### TASK DIRECTIONS
What you need to produce from the material below is an exact transcription of the lines from the one with "The Pocket Guide" through the one with "Bishop Barron’s Westmont College Chapel Talk", both included, and no other line.

### SUPPLIED ENTRIES

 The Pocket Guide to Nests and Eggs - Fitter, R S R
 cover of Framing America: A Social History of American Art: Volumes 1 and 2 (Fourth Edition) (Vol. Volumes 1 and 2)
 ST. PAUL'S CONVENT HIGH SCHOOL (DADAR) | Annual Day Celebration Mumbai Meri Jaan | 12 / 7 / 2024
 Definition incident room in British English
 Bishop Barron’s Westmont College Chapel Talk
...
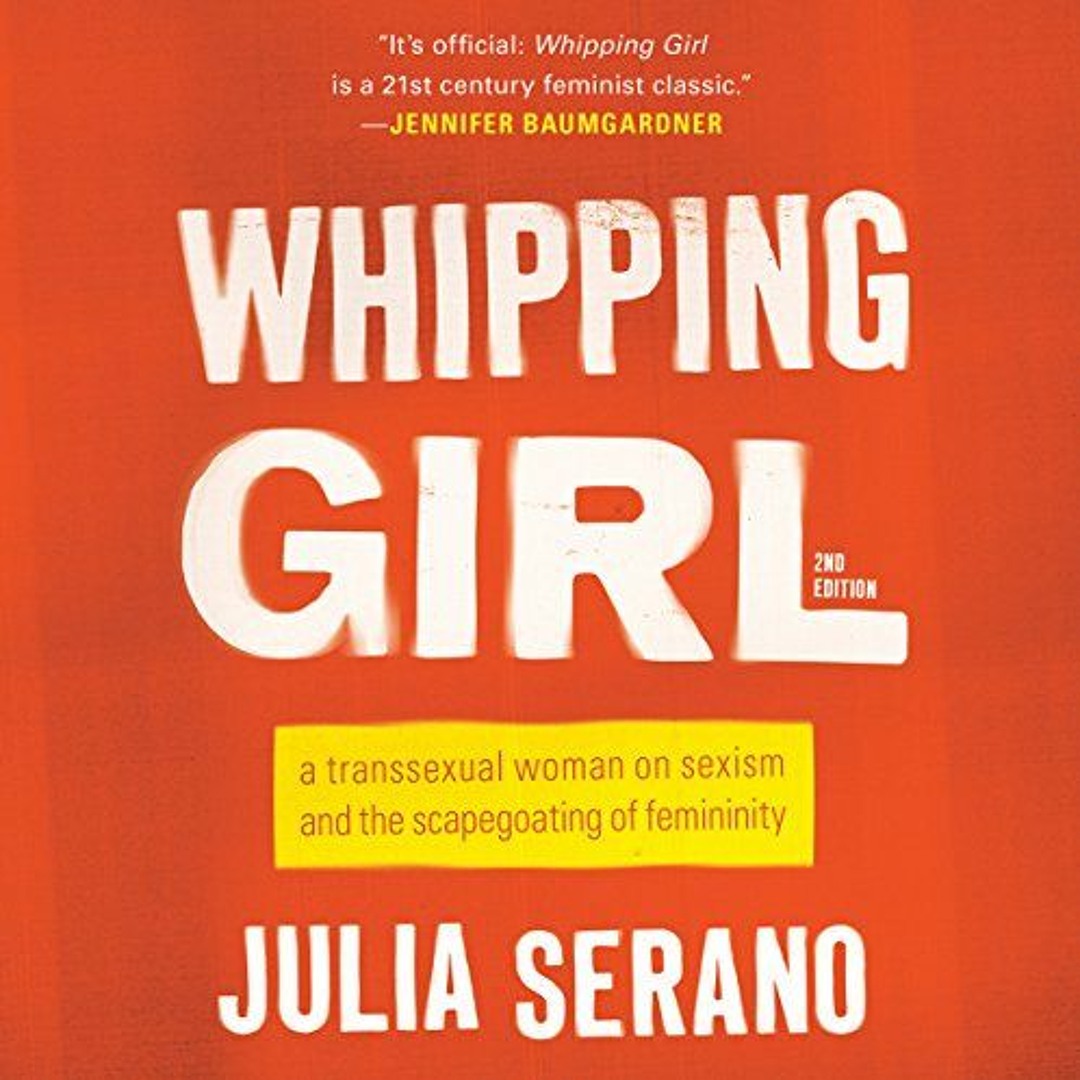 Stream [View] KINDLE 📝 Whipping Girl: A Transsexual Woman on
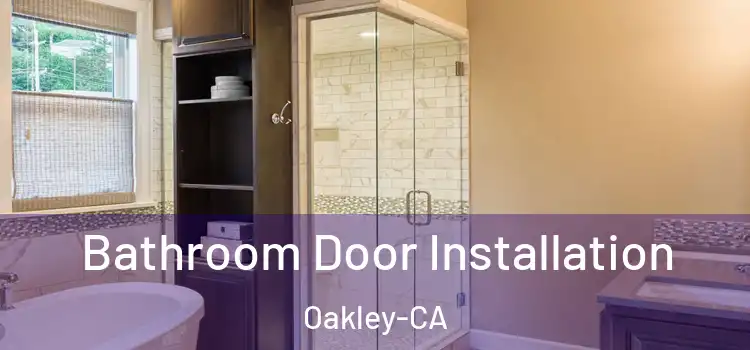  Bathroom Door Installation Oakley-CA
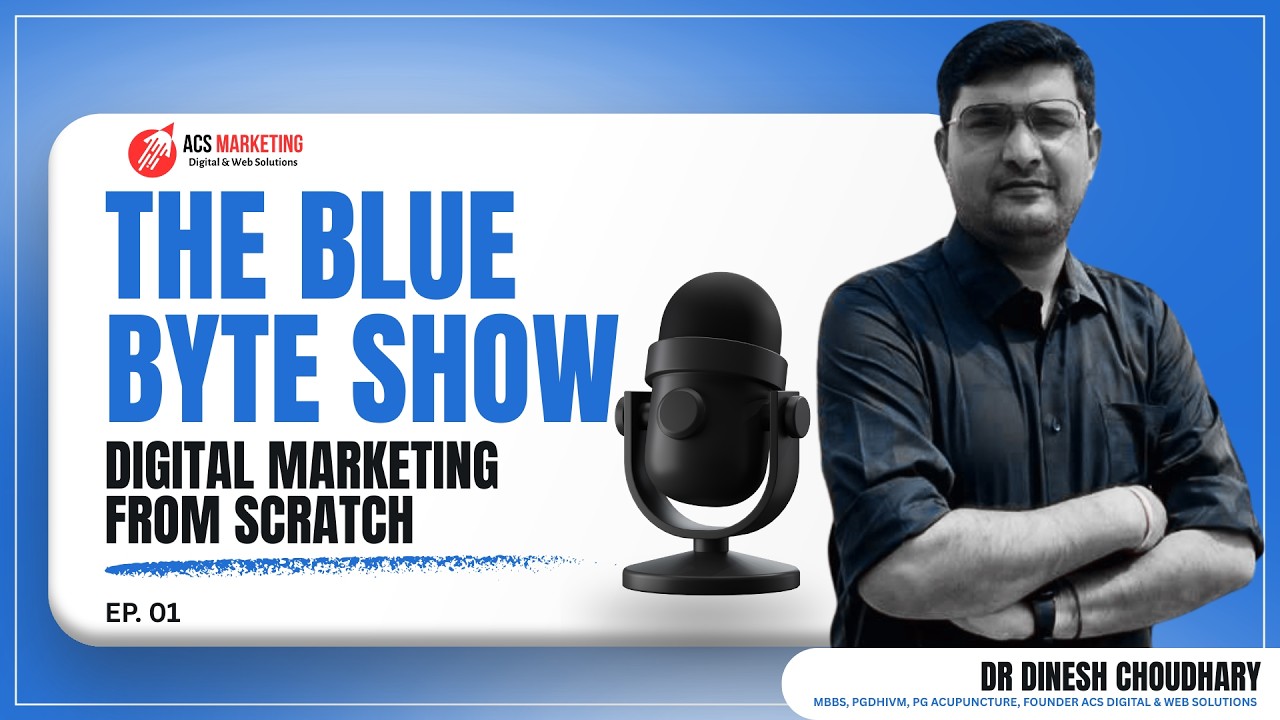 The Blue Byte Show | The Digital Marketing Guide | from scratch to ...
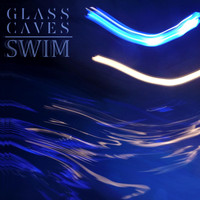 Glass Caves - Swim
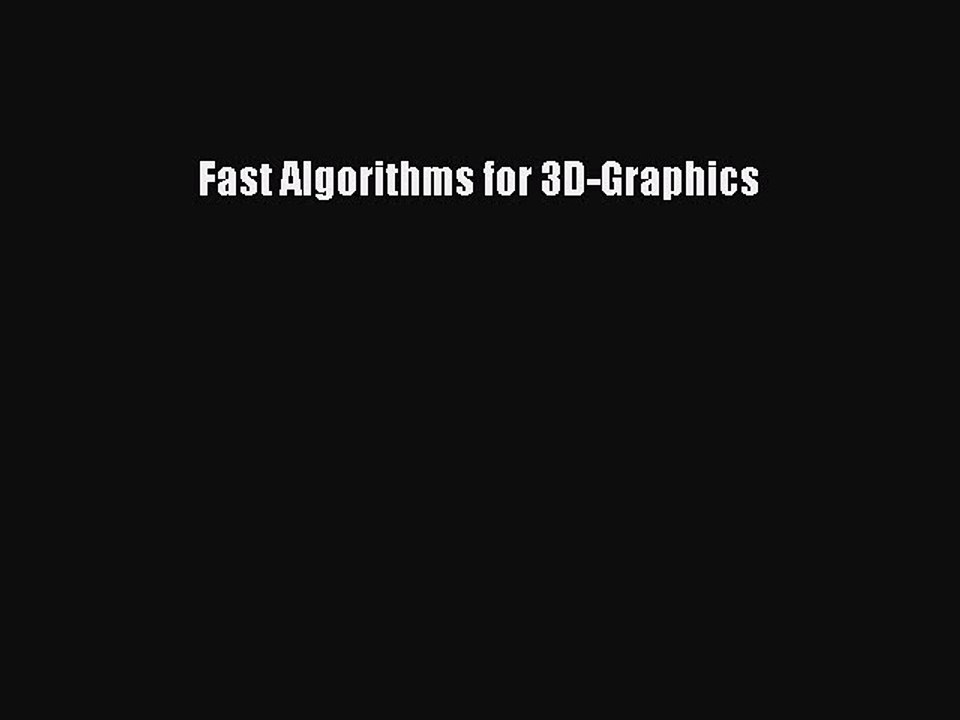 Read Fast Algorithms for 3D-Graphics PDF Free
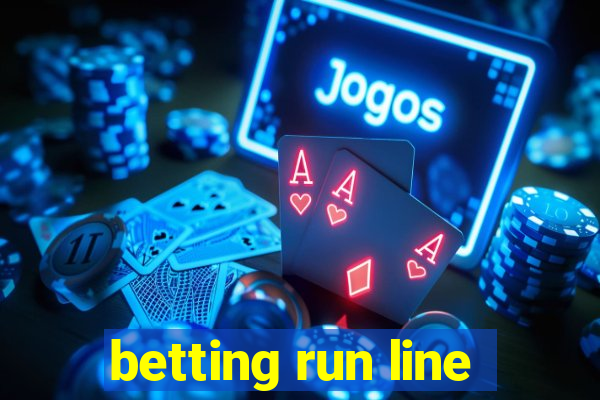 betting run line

### RESULT FOR THIS EXERCISE
 The Pocket Guide to Nests and Eggs - Fitter, R S R
 cover of Framing America: A Social History of American Art: Volumes 1 and 2 (Fourth Edition) (Vol. Volumes 1 and 2)
 ST. PAUL'S CONVENT HIGH SCHOOL (DADAR) | Annual Day Celebration Mumbai Meri Jaan | 12 / 7 / 2024
 Definition incident room in British English
 Bishop Barron’s Westmont College Chapel Talk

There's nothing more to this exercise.